ABSTRACT: Reservoir Characterization from 3-D Seismic Data Using Artificial Neural Networks and Stochastic Modeling Techniques

For an accurate prediction of the production profile of a hydrocarbon reservoir, an optimal assessment of the geological reservoir model is required. The reservoir architecture and lithostratigraphic properties of the model are most important boundary conditions in the economic evaluation of the reservoir. In this paper I will show how seismic data can be used to extract lithostratigraphic information to constrain the reservoir model.

Two innovative seismic inversion schemes based on the application of artificial neural networks are presented to achieve this goal. Method 1 is a deterministic approach; "back-propagation" networks are trained by offering seismic responses at well location

as input nodes and well results, e.g., reservoir porosity and/or net-to-gross ratio's, as output nodes. This method can be applied on existing fields with sufficient well control only. Method 2 is a stochastic approach that can be employed in area's with limited well control. Synthetic seismograms are created by stochastically varying the model input parameters such as layer thicknesses, densities, and velocities. The networks are trained by offering the filtered synthetic seismograms as input nodes and one (or more) of the underlying model parameters as the output nodes.

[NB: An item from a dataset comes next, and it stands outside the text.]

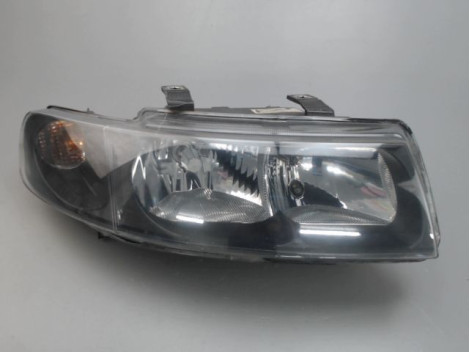 PHARE DROIT SEAT LEON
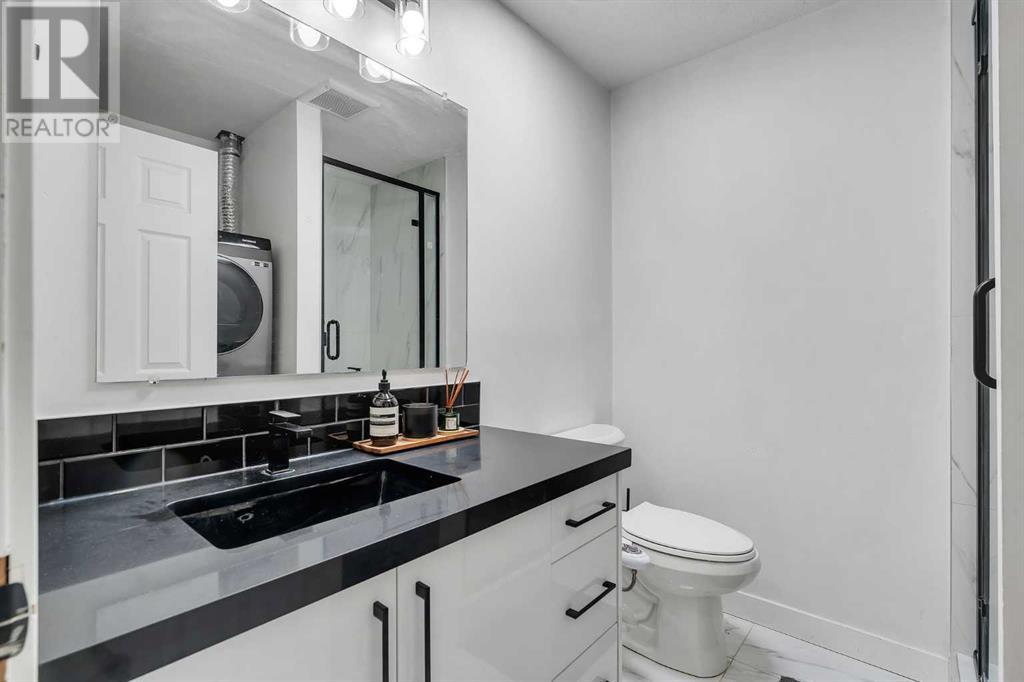Single Family House Bi-level for Sale in  Hunterquay Way NW Huntington Hills Calgary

In both methods the trained networks are tested on independent data sets to obtain a measure for the accuracy of the obtained results. The trained and tested networks are subsequently applied to the real seismic data.

The techniques discussed in this paper are to be implemented in an industrial quality software package by the "Probe" consortium.

AAPG Search and Discovery Article #90990©1993 AAPG International Conference and Exhibition, The Hague, Netherlands, October 17-20, 1993.